Den Winden und Walen getrotzt

Mit einer Hochsee-Crew wagt sich Sascha Biedermann aus dem Mittelmeer hinaus in den grossen weiten Atlantik. Die Überfahrt zu den Kanaren ist beileibe nicht ungefährlich – zumal ein Schlägertrupp an Orcas die Gewässer unsicher macht.

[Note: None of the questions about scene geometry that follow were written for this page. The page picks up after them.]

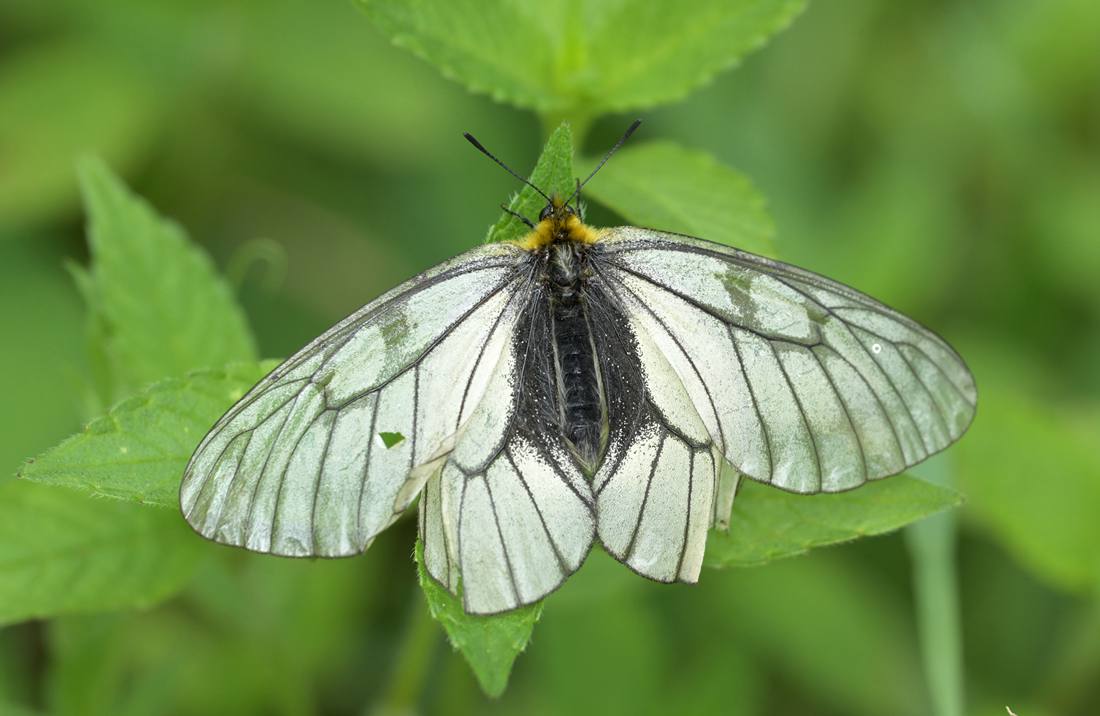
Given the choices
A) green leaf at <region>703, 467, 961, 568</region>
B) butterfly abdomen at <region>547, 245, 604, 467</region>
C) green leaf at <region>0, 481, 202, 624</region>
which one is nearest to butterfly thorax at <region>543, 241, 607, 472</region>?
butterfly abdomen at <region>547, 245, 604, 467</region>

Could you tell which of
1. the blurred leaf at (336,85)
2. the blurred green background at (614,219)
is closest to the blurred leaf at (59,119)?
the blurred green background at (614,219)

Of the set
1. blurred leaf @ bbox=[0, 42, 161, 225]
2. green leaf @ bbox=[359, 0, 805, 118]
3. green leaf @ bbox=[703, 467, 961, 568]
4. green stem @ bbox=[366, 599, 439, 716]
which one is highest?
blurred leaf @ bbox=[0, 42, 161, 225]

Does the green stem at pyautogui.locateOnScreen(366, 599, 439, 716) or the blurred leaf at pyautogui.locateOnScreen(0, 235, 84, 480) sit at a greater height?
the blurred leaf at pyautogui.locateOnScreen(0, 235, 84, 480)

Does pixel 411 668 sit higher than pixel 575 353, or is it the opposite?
pixel 575 353

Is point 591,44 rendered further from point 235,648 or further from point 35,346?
point 35,346

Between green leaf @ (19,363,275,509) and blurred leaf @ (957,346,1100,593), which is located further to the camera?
blurred leaf @ (957,346,1100,593)

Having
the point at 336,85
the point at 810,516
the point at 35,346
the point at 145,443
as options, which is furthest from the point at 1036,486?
the point at 35,346

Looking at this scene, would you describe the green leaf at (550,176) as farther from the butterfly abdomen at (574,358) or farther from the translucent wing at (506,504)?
the translucent wing at (506,504)

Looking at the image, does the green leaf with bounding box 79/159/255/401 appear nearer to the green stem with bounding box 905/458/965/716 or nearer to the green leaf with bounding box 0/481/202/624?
the green leaf with bounding box 0/481/202/624
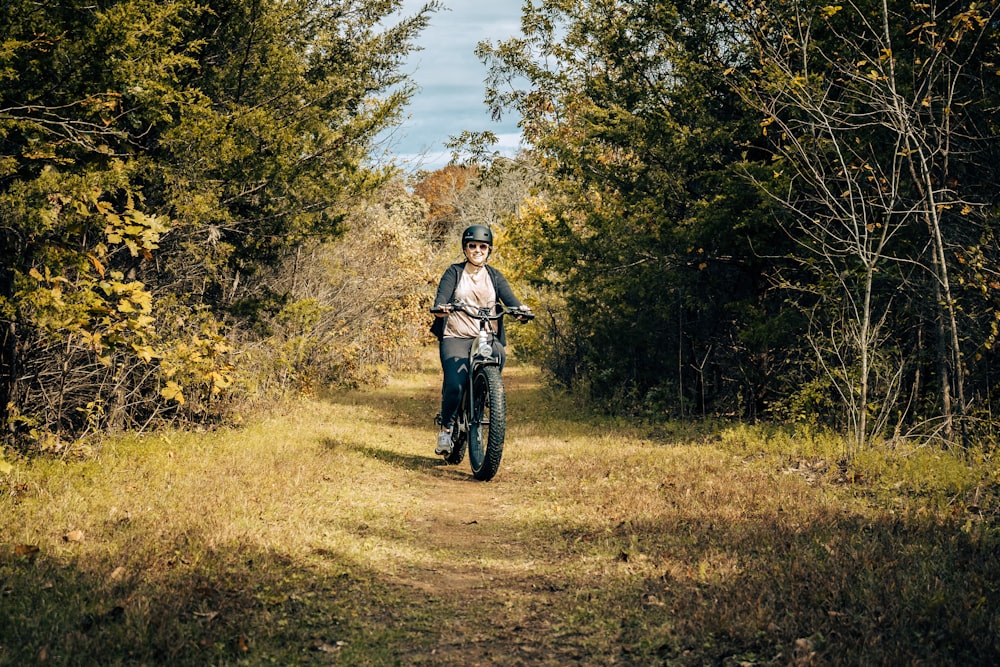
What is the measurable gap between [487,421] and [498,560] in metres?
3.20

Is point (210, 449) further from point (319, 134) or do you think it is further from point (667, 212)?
point (667, 212)

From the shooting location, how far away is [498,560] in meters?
5.85

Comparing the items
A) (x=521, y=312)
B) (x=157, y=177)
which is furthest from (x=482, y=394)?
(x=157, y=177)

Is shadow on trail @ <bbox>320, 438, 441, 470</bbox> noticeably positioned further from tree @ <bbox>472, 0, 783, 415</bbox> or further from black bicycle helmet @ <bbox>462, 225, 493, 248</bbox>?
tree @ <bbox>472, 0, 783, 415</bbox>

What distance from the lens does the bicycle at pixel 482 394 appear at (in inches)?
340

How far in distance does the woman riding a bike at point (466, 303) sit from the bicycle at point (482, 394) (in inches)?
3.3

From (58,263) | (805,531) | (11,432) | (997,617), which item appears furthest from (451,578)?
(11,432)

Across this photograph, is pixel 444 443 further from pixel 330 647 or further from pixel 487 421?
pixel 330 647

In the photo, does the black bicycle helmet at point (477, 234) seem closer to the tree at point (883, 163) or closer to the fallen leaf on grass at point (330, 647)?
the tree at point (883, 163)

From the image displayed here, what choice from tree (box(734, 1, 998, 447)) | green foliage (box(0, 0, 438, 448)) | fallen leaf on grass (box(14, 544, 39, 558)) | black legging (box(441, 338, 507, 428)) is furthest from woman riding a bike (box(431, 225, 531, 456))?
fallen leaf on grass (box(14, 544, 39, 558))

Glücklich und erleichtert: Nach vier Tagen auf dem offenen Meer erreichen Sascha Biedermann und seine Crew wohlbehalten die Kanaren. Bild: Sascha Biedermann
  • Dossier
Sascha Biedermann
 
Nach fast 30 Stunden Überfahrt nimmt der Wind stetig zu, je mehr wir uns den Balearen nähern. Mit 13 Knoten auf der Speedanzeige halsen wir unseren überladenen Katamaran Ahora ums Eck und drehen in eine der überfüllten Buchten von Menorca ab. Ähnlich wie die Liegestühle an einem Hotelpool am Ballermann liegen hier die Boote vor Anker. Platz hat es noch für eine Luftmatratze. Trotzdem quetschen wir unsere 8,6 Meter breite Ahora in eine Lücke, setzen den Anker und gönnen uns die wohlverdiente Siesta. 
 
So haben wir uns das Leben in der Natur nicht vorgestellt. Die einst geplanten zwei Monate Ibiza-Groove mit «Cafe del Mar» haben wir aufgrund des äusserst heissen Wetters im Mittelmeer schon vor einiger Zeit drastisch gekürzt. Denn bei zu grosser Überhitzung können Anfang Herbst sehr starke und nicht klar vorhersehbare stürmische mediterrane Winde auftreten. 
 
Fasziniert von der malerischen Hafenstadt Mahon, wo Karins Geburtstag gebührend mit allen Sinnen zelebriert wird, segeln wir weiter, um mit Ingo, unserem Besuch aus Deutschland, von Insel zu Insel zu hoppen. Entschlossen verabschieden wir uns dann auch schon wieder von den schönen aber zu überfüllten Buchten in Richtung Atlantik. Wie uns mitgeteilt wird, räumt drei Tage nach unserer Abreise schon der erste überraschende Sturm zahlreiche Boote auf die malerisch geformten Felsen von Ibiza.
 
Süsse Wale werden zu Angreifern
Erleichtert ziehen wir an den monotonen Hotelanlagen und den riesigen Plantagen der Costa del Sol vorbei, während parallel die Planung für die erste grössere Überfahrt von Gibraltar nach bella Lanzarote auf den Kanarischen Inseln intensiv im Gange ist. 
 
Auf der einen Seite hoffe ich auf ein gemässigtes Windfenster mit befahrbaren Strömungen ohne Nebel im oft sehr stürmischen Kanal von Gibraltar. Andererseits sind da noch die Orcas. Richtig! Die zur süssen und sanften Familie der Delfine gehörenden Killerwale greifen vermehrt Segelboote an. In dieser Gegend gibt es bis zu drei Attacken pro Tag auf die doch äusserst wichtigen Ruder. In einigen Fällen wurde anscheinend auch die Halterung der Schiffsschraube abgerissen. Dies würde für uns den wortwörtlichen Untergang bedeuten. Man stelle sich eine Rettung vom grossen, harten und geliebten Boot auf die kleine aufblasbare Rettungsinsel vor, während fünf Tonnen schwere, robbenfressende Säugetiere Spass daran haben, Schwimmendes auseinanderzunehmen. Nicht mit Säschu! In meinen Recherchen sehe ich so einige Filme auf Youtube, die ich besser nicht gesehen hätte und informiere mich auf diversen Plattformen über das ernst zunehmende Thema. Angst ist wie immer ein sehr schlechter Ratgeber und mit brauchbaren Informationen der Orca-Forschungsorganisationen ist anscheinend nicht zu rechnen.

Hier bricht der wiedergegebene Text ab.